[Dataset entries]
-- Opening Marker --

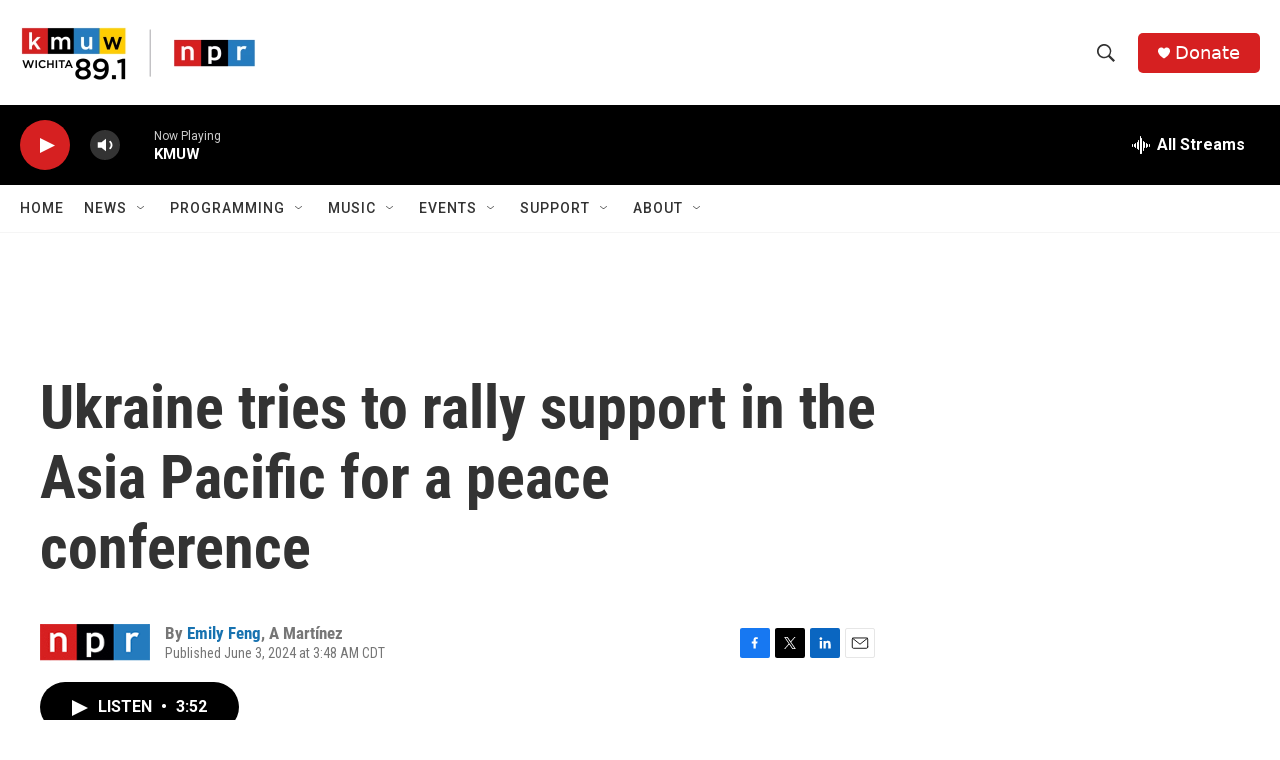

--- FILE ---
content_type: text/html; charset=utf-8
request_url: https://www.google.com/recaptcha/api2/aframe
body_size: 268
content:
<!DOCTYPE HTML><html><head><meta http-equiv="content-type" content="text/html; charset=UTF-8"></head><body><script nonce="qg0Y1G_MYBBggaknUpJ5hQ">/** Anti-fraud and anti-abuse applications only. See google.com/recaptcha */ try{var clients={'sodar':'https://pagead2.googlesyndication.com/pagead/sodar?'};window.addEventListener("message",function(a){try{if(a.source===window.parent){var b=JSON.parse(a.data);var c=clients[b['id']];if(c){var d=document.createElement('img');d.src=c+b['params']+'&rc='+(localStorage.getItem("rc::a")?sessionStorage.getItem("rc::b"):"");window.document.body.appendChild(d);sessionStorage.setItem("rc::e",parseInt(sessionStorage.getItem("rc::e")||0)+1);localStorage.setItem("rc::h",'1769228899558');}}}catch(b){}});window.parent.postMessage("_grecaptcha_ready", "*");}catch(b){}</script></body></html>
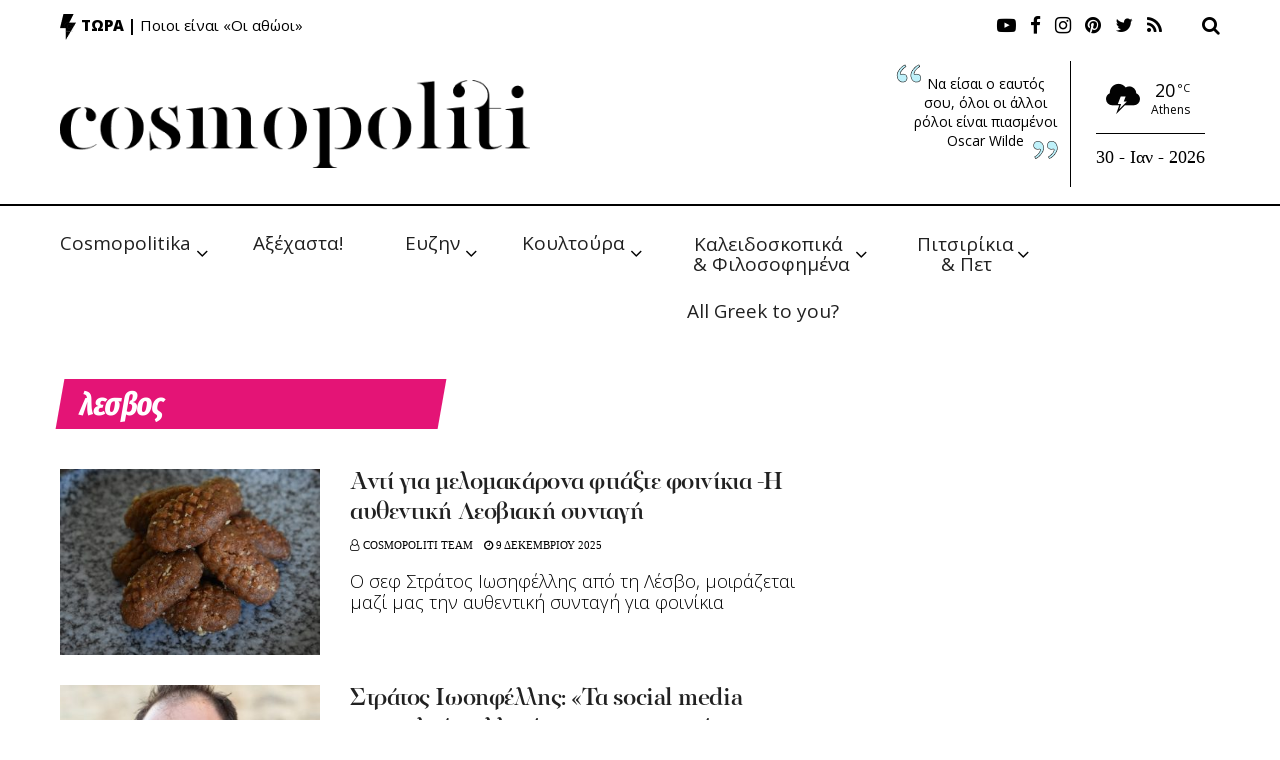

--- FILE ---
content_type: text/html; charset=utf-8
request_url: https://www.google.com/recaptcha/api2/aframe
body_size: 269
content:
<!DOCTYPE HTML><html><head><meta http-equiv="content-type" content="text/html; charset=UTF-8"></head><body><script nonce="DgEx0Qxa0VZ-BIqG-ZYIiw">/** Anti-fraud and anti-abuse applications only. See google.com/recaptcha */ try{var clients={'sodar':'https://pagead2.googlesyndication.com/pagead/sodar?'};window.addEventListener("message",function(a){try{if(a.source===window.parent){var b=JSON.parse(a.data);var c=clients[b['id']];if(c){var d=document.createElement('img');d.src=c+b['params']+'&rc='+(localStorage.getItem("rc::a")?sessionStorage.getItem("rc::b"):"");window.document.body.appendChild(d);sessionStorage.setItem("rc::e",parseInt(sessionStorage.getItem("rc::e")||0)+1);localStorage.setItem("rc::h",'1769749624596');}}}catch(b){}});window.parent.postMessage("_grecaptcha_ready", "*");}catch(b){}</script></body></html>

-- Closing Marker --

> [Directions] Output all of the data above exactly; no pictures should appear.

> [Response]
--- FILE ---
content_type: text/html; charset=utf-8
request_url: https://www.google.com/recaptcha/api2/aframe
body_size: 268
content:
<!DOCTYPE HTML><html><head><meta http-equiv="content-type" content="text/html; charset=UTF-8"></head><body><script nonce="qg0Y1G_MYBBggaknUpJ5hQ">/** Anti-fraud and anti-abuse applications only. See google.com/recaptcha */ try{var clients={'sodar':'https://pagead2.googlesyndication.com/pagead/sodar?'};window.addEventListener("message",function(a){try{if(a.source===window.parent){var b=JSON.parse(a.data);var c=clients[b['id']];if(c){var d=document.createElement('img');d.src=c+b['params']+'&rc='+(localStorage.getItem("rc::a")?sessionStorage.getItem("rc::b"):"");window.document.body.appendChild(d);sessionStorage.setItem("rc::e",parseInt(sessionStorage.getItem("rc::e")||0)+1);localStorage.setItem("rc::h",'1769228899558');}}}catch(b){}});window.parent.postMessage("_grecaptcha_ready", "*");}catch(b){}</script></body></html>

--- FILE ---
content_type: text/html; charset=utf-8
request_url: https://www.google.com/recaptcha/api2/aframe
body_size: 269
content:
<!DOCTYPE HTML><html><head><meta http-equiv="content-type" content="text/html; charset=UTF-8"></head><body><script nonce="DgEx0Qxa0VZ-BIqG-ZYIiw">/** Anti-fraud and anti-abuse applications only. See google.com/recaptcha */ try{var clients={'sodar':'https://pagead2.googlesyndication.com/pagead/sodar?'};window.addEventListener("message",function(a){try{if(a.source===window.parent){var b=JSON.parse(a.data);var c=clients[b['id']];if(c){var d=document.createElement('img');d.src=c+b['params']+'&rc='+(localStorage.getItem("rc::a")?sessionStorage.getItem("rc::b"):"");window.document.body.appendChild(d);sessionStorage.setItem("rc::e",parseInt(sessionStorage.getItem("rc::e")||0)+1);localStorage.setItem("rc::h",'1769749624596');}}}catch(b){}});window.parent.postMessage("_grecaptcha_ready", "*");}catch(b){}</script></body></html>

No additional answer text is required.